The entire reason that “a good day” is fodder for a blog post has something to do with the topic of this article I read this morning: “It’s OK to Feel OK Right Now.”
“How could I be doing well while the people I care for suffer? How dare I? And is it right to feel good during such a horrific time?”
There is a certain survivor’s guilt that arises: I have a stable job, I can pay my bills, I have my best friend to shelter-in-place with. My little life is fine while the world burns.
On the opposite side of the same coin from survivor’s guilt, is a guilt over feeling like I’m not being grateful enough.
So not only am I not grateful enough, I also feel guilty over having a life to be grateful for.
If I’m “supposed to be” suffering, and I’m not, then that’s something to feel guilty over.
If I’m “supposed to be” grateful, and I’m not, then that’s something to feel guilty over.
If I’m “supposed to be” stressed and wound up, and I’m not , then that’s something to feel guilty over.

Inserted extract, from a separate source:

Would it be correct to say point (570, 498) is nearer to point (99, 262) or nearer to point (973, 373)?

If I’m “supposed to be” relaxed and enjoying the lack of structure, and I’m not, then that’s something to feel guilty over.
The mind reels.
The way I like to think about it, isn’t about my suffering or lack thereof. It’s that collectively, there is a sharing of the suffering that allows humanity to survive.

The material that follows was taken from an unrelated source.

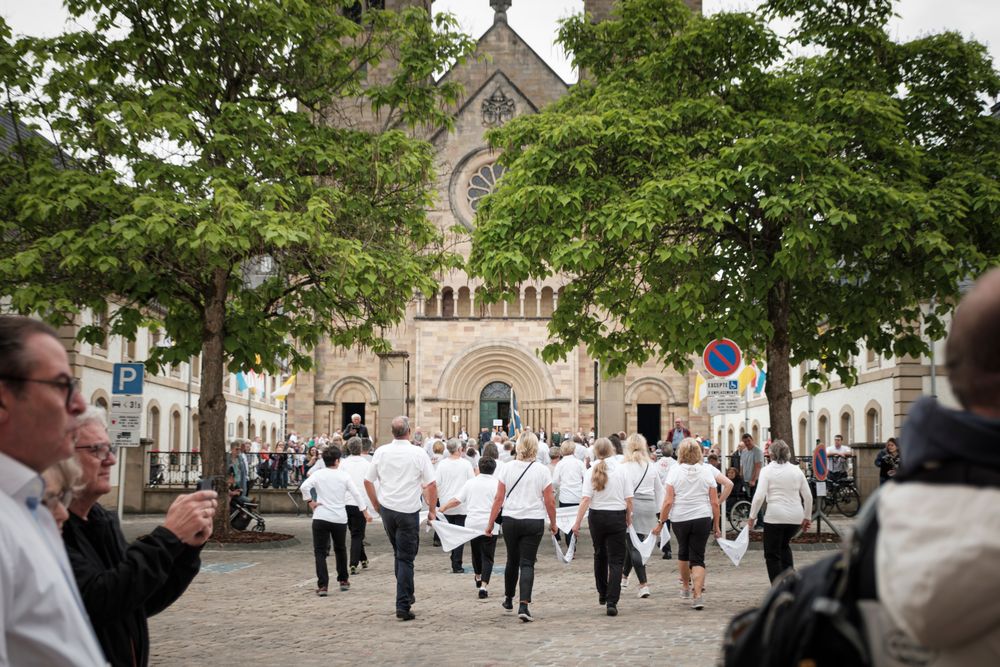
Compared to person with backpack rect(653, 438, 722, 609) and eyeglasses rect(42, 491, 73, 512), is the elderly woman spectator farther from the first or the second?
person with backpack rect(653, 438, 722, 609)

Like we’re all tasked with carrying a heavy load. Sometimes, I am among those lifting the heaviest burden. Grieving my father’s death, for example. The weight bears down and I feel like I almost cannot go on. And yet, I look around at those near me, also suffering with me—not just my family who share my grief, but anyone who has lost someone they loved—and I gain the strength to put one foot in front of the other.
And then, I get jostled to the edge of the load. My hands still reach to lift it, but it is easier, and I can breathe the air of the outside world, I can see the passing landscape and I marvel at the crowds of people cheering us on, the crowds in front smoothing the road in front of us, the crowds bringing water and food to those doing the lifting.
And then sometimes, I release my load and join the supporting crowds, those whose work may be less physically and emotionally taxing but is essential to the group as a whole. I can look at those carrying the weight and appreciate how hard it is, to appreciate how much those who suffer under the weight need me not to join them but to support them, and to be grateful that I’m in a position to lift my voice in song to help them with their load.